YOUR TASK: For the entries that follow, produce an exact copy with no pictures in it.

DATA FOR THIS TASK:
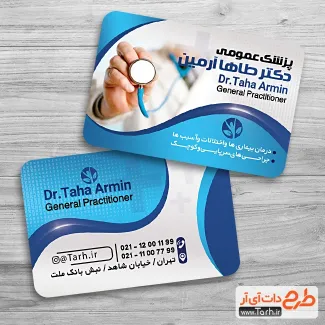 کارت ویزیت خام پزشک عمومی جهت چاپ کارت ویزیت جراح عمومی و دکتر عمومی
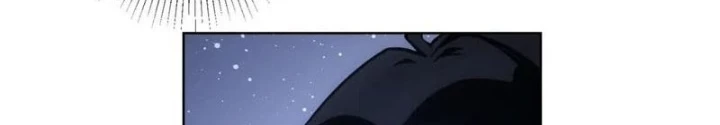 Ta Có Thể Thấy Tỉ Lệ Thành Công Chapter 346 - Trang 2
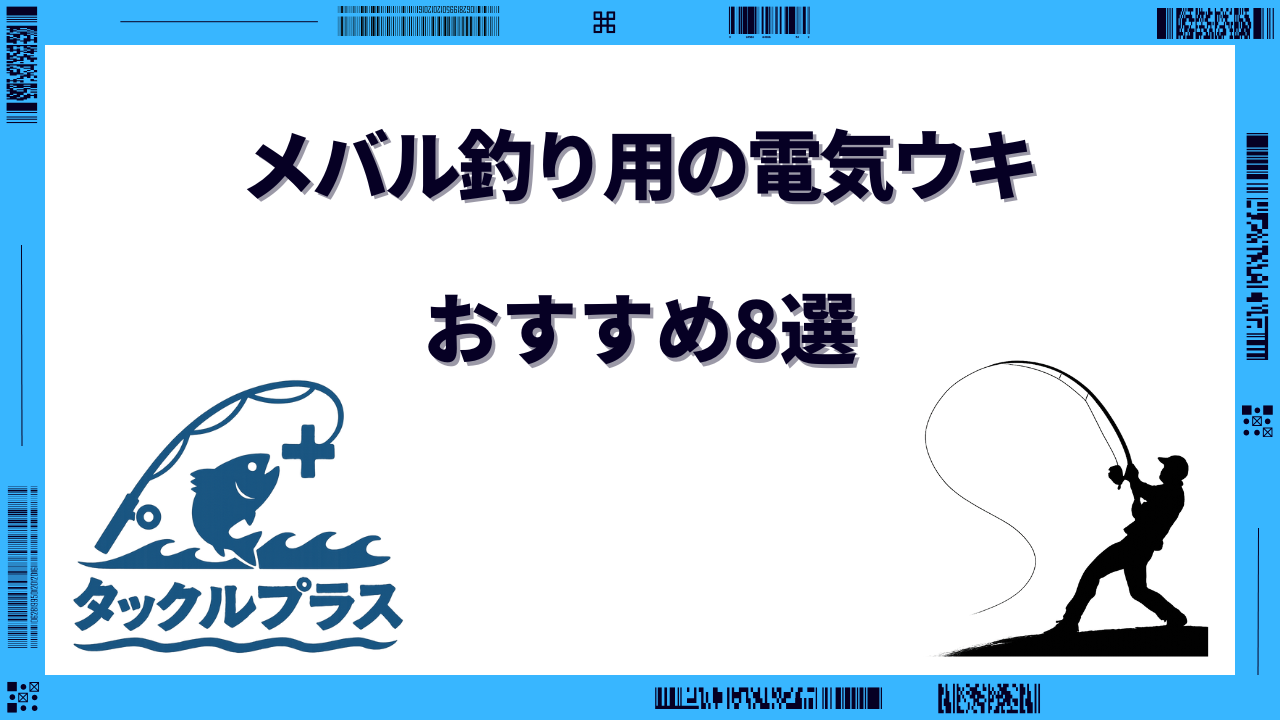 メバル釣り 電気ウキ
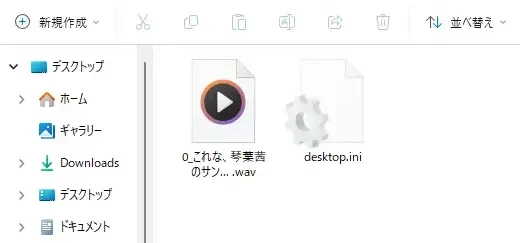 選択した音声だけが保存される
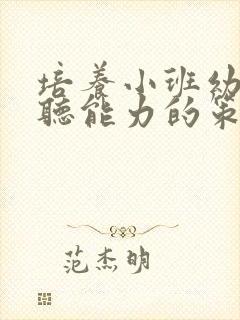 培养小班幼儿倾听能力的策略研究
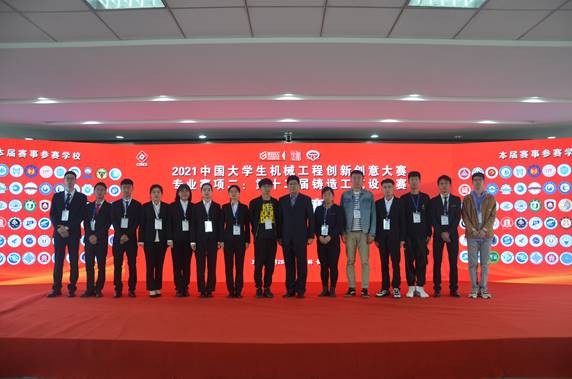 辽宁沈阳工业大学全国排名,沈阳工业大学2019辽宁招生各专业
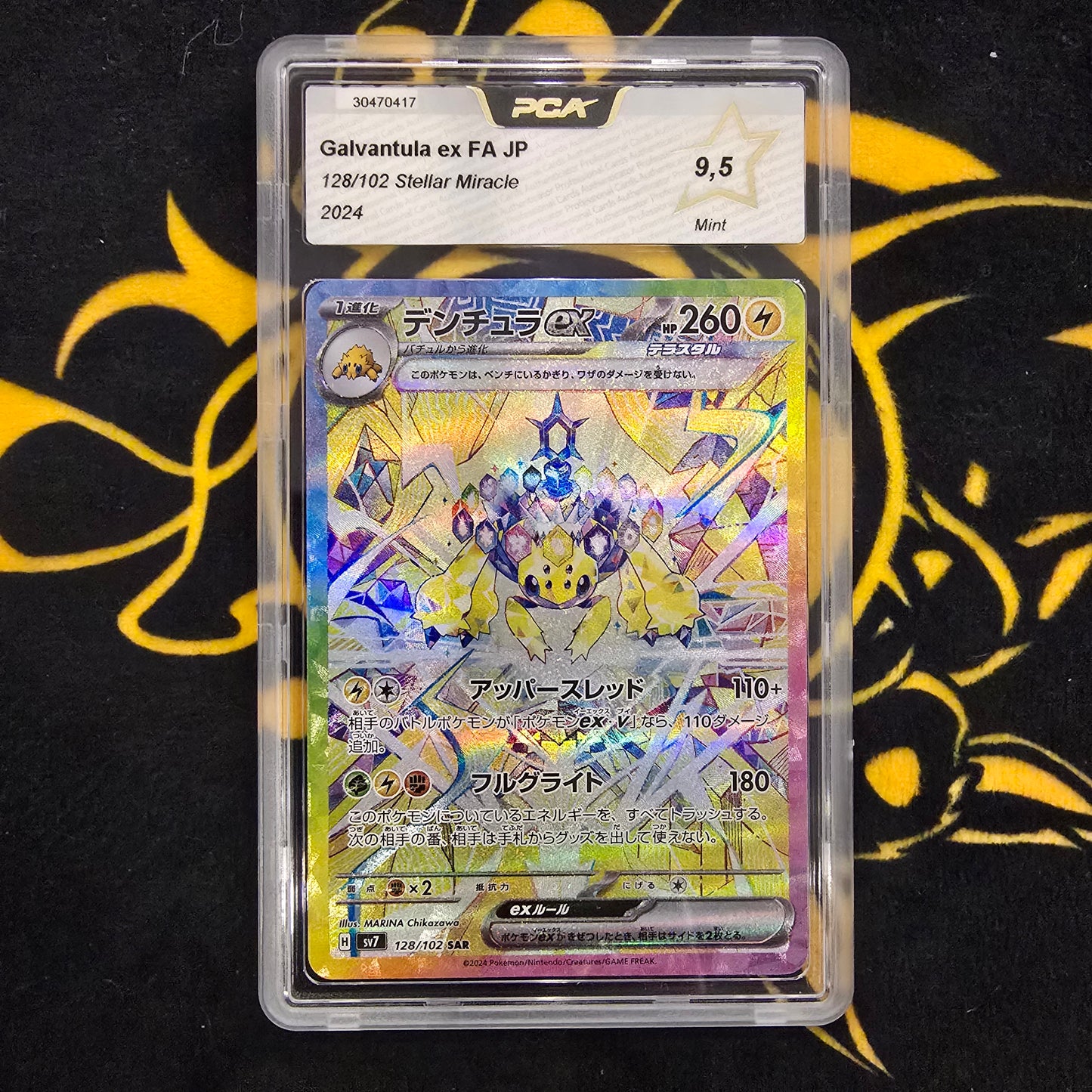 Pokémon - Mygavolt ex FA 128/102 Stellar Miracle PCA 9.5 JP - 2024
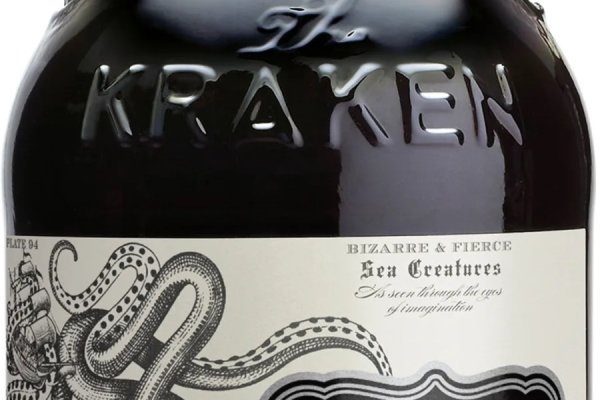 Кракен современный даркнет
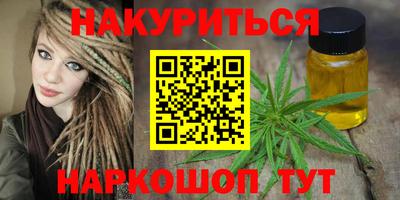 меф VHQ Братск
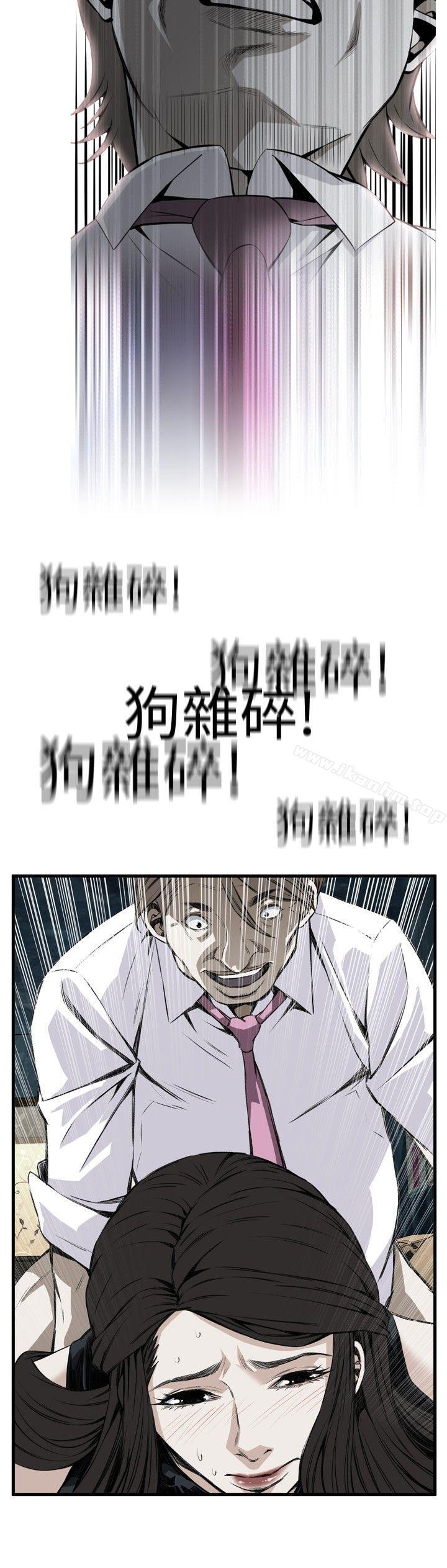 偷窺（全集无删减）漫画 免费阅读 第45话 15.jpg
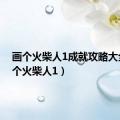 画个火柴人1成就攻略大全（画个火柴人1）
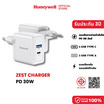 Honeywell Zest Adapter รุ่น PD 30W White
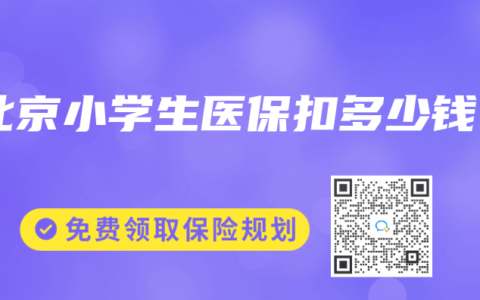 北京小学生医保扣多少钱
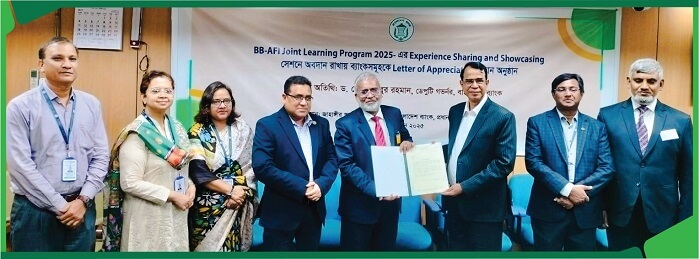 এনআরবিসি ব্যাংক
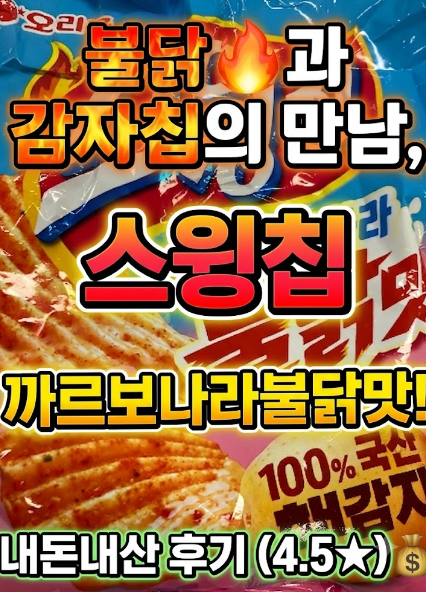 불닭과 감자칩의 만남, 스윙칩까르보나라불닭맛 내돈내산 후기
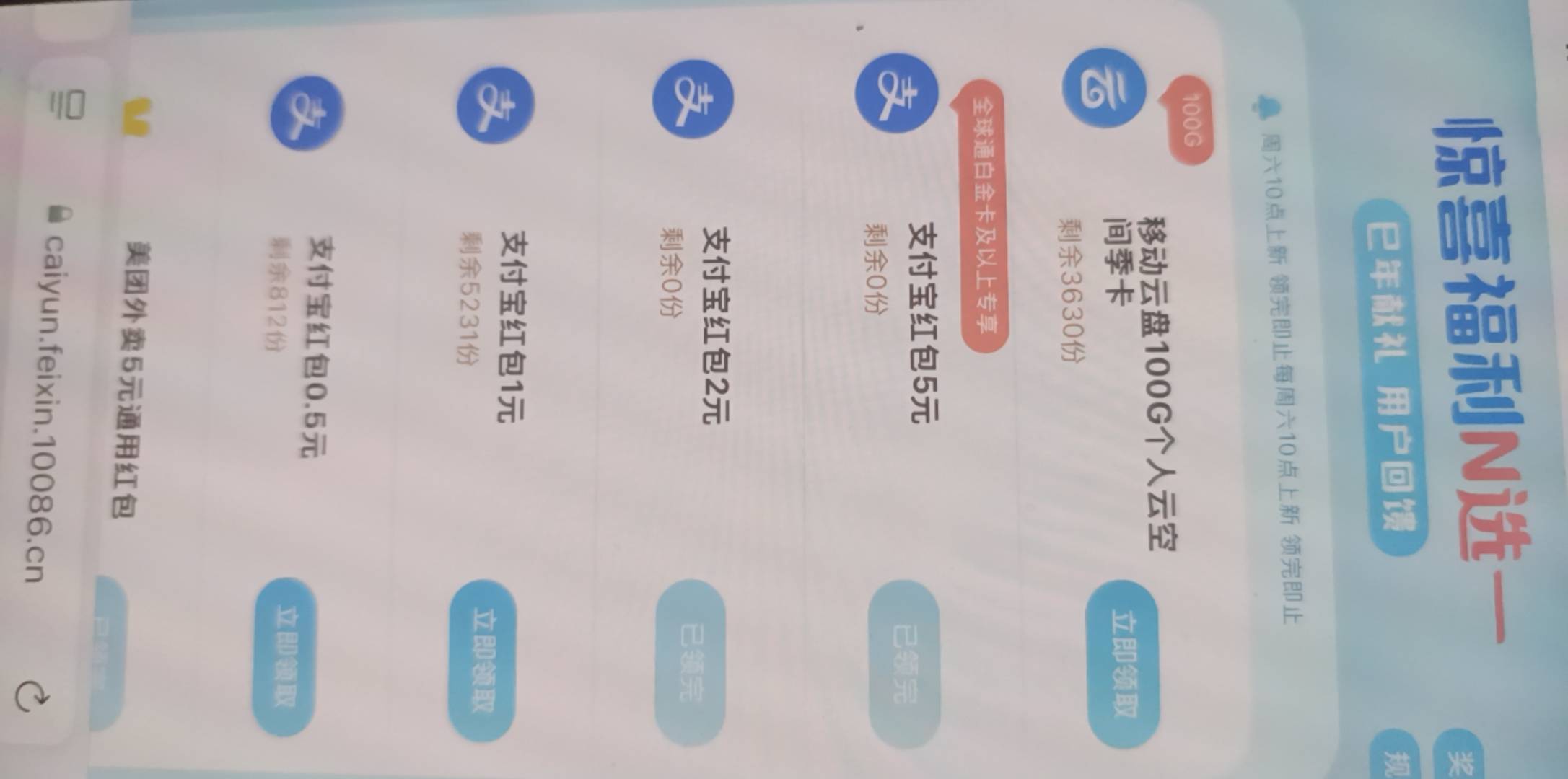 移动云盘没货需要符合条件才可以领取5不是人人

40 / 作者:神mir /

RESULT OF THIS TASK:
 کارت ویزیت خام پزشک عمومی جهت چاپ کارت ویزیت جراح عمومی و دکتر عمومی
 Ta Có Thể Thấy Tỉ Lệ Thành Công Chapter 346 - Trang 2
 メバル釣り 電気ウキ
 選択した音声だけが保存される
 培养小班幼儿倾听能力的策略研究
 辽宁沈阳工业大学全国排名,沈阳工业大学2019辽宁招生各专业
 Pokémon - Mygavolt ex FA 128/102 Stellar Miracle PCA 9.5 JP - 2024
 Кракен современный даркнет
 меф VHQ Братск
 偷窺（全集无删减）漫画 免费阅读 第45话 15.jpg
 画个火柴人1成就攻略大全（画个火柴人1）
 Honeywell Zest Adapter รุ่น PD 30W White
 北京小学生医保扣多少钱
 এনআরবিসি ব্যাংক
 불닭과 감자칩의 만남, 스윙칩까르보나라불닭맛 내돈내산 후기
 移动云盘没货需要符合条件才可以领取5不是人人

40 / 作者:神mir /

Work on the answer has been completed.